Standortmarketing schafft regionalen Mehrwert

Erfolgreiches Standortmarketing benötigt eine klare Strategie – sowohl bei der wirtschaftlichen Entwicklung eines einzelnen Kantons, wie auch bei der Vermarktung einer ganzen Wirtschaftsregion. Dies ist die Bilanz des diesjährigen Sessionsanlasses der Standortmarketing-Organisation Greater Zurich Area AG (GZA) unter dem Titel «Standortmarketing im digitalen Zeitalter – wohin geht die Reise?».

 

Die Referenten und Gäste gingen der Frage nach, mit welchen Konzepten Standortmarketing in einer digitalen und sich rasch wandelnden Welt schlagkräftig und langfristig erfolgreich sein kann.
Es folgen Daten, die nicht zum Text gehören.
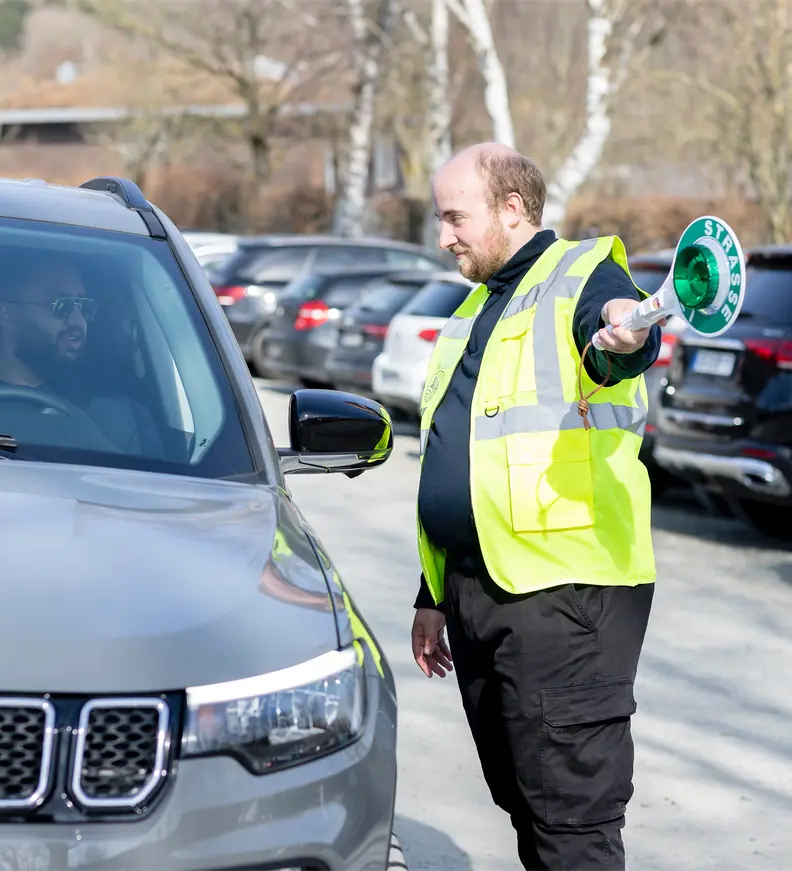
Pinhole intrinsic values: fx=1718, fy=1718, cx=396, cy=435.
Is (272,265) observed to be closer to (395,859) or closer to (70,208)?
(70,208)

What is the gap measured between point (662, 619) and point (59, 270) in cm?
466

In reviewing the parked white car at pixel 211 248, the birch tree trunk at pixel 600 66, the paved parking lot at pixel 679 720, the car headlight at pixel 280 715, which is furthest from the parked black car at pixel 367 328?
the car headlight at pixel 280 715

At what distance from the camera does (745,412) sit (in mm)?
9445

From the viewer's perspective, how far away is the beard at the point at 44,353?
11.9 feet

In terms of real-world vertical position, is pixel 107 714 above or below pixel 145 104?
above

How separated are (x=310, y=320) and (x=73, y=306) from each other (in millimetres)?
15278

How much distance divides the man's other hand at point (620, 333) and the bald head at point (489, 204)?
473 millimetres

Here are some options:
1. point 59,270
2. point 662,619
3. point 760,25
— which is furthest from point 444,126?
point 59,270

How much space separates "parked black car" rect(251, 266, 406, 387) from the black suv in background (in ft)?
28.1

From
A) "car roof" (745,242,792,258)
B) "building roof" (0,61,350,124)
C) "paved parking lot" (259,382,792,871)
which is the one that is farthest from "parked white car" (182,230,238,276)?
"building roof" (0,61,350,124)

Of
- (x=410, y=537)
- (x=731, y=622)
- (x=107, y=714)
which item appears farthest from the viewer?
(x=410, y=537)

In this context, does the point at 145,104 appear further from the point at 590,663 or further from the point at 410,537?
the point at 590,663

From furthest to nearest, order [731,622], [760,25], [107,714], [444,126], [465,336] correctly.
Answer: [444,126] → [760,25] → [731,622] → [465,336] → [107,714]

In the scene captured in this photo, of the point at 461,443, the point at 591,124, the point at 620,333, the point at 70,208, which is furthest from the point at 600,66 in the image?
the point at 620,333
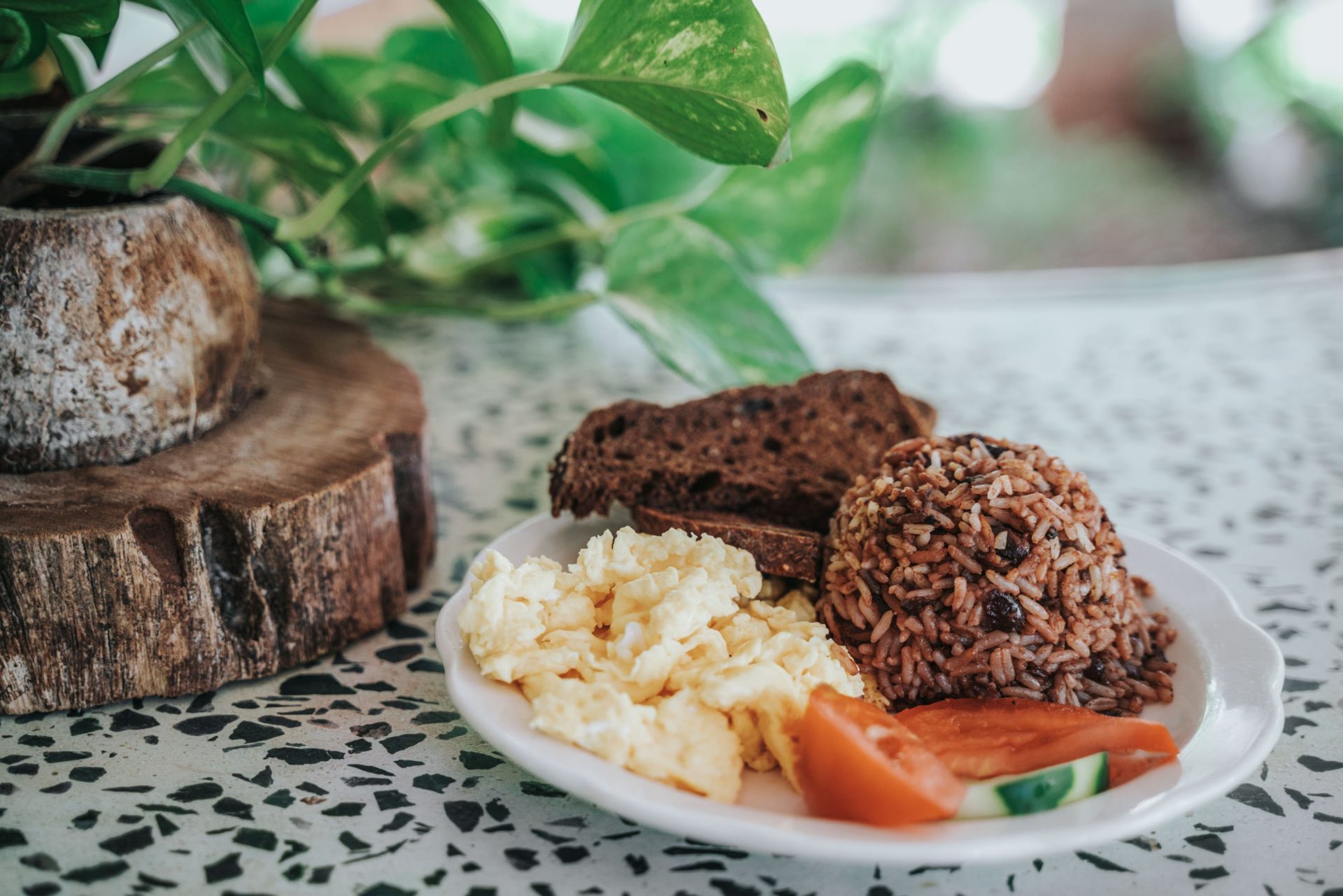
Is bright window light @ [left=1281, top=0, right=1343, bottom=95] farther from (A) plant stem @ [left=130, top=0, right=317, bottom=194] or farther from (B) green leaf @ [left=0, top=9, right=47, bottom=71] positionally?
(B) green leaf @ [left=0, top=9, right=47, bottom=71]

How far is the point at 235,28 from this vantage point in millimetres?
1033

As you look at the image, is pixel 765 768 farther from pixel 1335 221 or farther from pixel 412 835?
pixel 1335 221

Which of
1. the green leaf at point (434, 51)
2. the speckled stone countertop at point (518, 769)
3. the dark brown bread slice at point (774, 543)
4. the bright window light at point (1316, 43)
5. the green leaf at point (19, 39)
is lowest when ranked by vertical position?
the speckled stone countertop at point (518, 769)

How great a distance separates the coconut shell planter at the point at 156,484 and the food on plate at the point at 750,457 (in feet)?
0.77

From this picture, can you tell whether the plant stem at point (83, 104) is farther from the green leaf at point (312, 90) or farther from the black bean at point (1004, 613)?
the black bean at point (1004, 613)

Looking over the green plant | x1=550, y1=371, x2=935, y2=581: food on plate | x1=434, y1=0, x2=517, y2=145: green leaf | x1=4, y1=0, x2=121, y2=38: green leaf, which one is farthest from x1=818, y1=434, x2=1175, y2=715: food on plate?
x1=4, y1=0, x2=121, y2=38: green leaf

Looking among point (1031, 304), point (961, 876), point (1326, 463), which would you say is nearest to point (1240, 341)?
point (1031, 304)

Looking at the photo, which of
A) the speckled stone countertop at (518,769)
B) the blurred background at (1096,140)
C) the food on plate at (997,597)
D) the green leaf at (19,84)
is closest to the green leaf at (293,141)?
the green leaf at (19,84)

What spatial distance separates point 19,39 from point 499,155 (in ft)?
2.98

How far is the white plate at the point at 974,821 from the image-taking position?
0.71 m

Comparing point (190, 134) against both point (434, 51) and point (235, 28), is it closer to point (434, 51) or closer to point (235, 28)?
point (235, 28)

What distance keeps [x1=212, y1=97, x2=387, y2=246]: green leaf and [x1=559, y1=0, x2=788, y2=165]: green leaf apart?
1.29ft

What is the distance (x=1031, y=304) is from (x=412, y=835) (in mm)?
2075

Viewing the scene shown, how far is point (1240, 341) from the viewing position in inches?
87.0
Brigit Wyss, Volkswirtschaftsdirektorin des Kantons Solothurn und Stiftungsrätin der Greater Zurich Area, sagte: "Standortmarketing ist zweifellos eine Verbundaufgabe - und trotzdem muss jeder Kanton eine eigene, auf seine Stärken ausgerichtete Standortstrategie fahren." So wolle sich der Kanton Solothurn gesamtheitlich als attraktiver Investitions- und Lebensstandort entwickeln. Neben harten Faktoren wie Arbeitskräftepotenzial, Infrastruktur oder Steuern flössen auch Themen wie Lebens- und Wohnqualität sowie Bildungs- und Freizeitangebote in die Standortstrategie ein.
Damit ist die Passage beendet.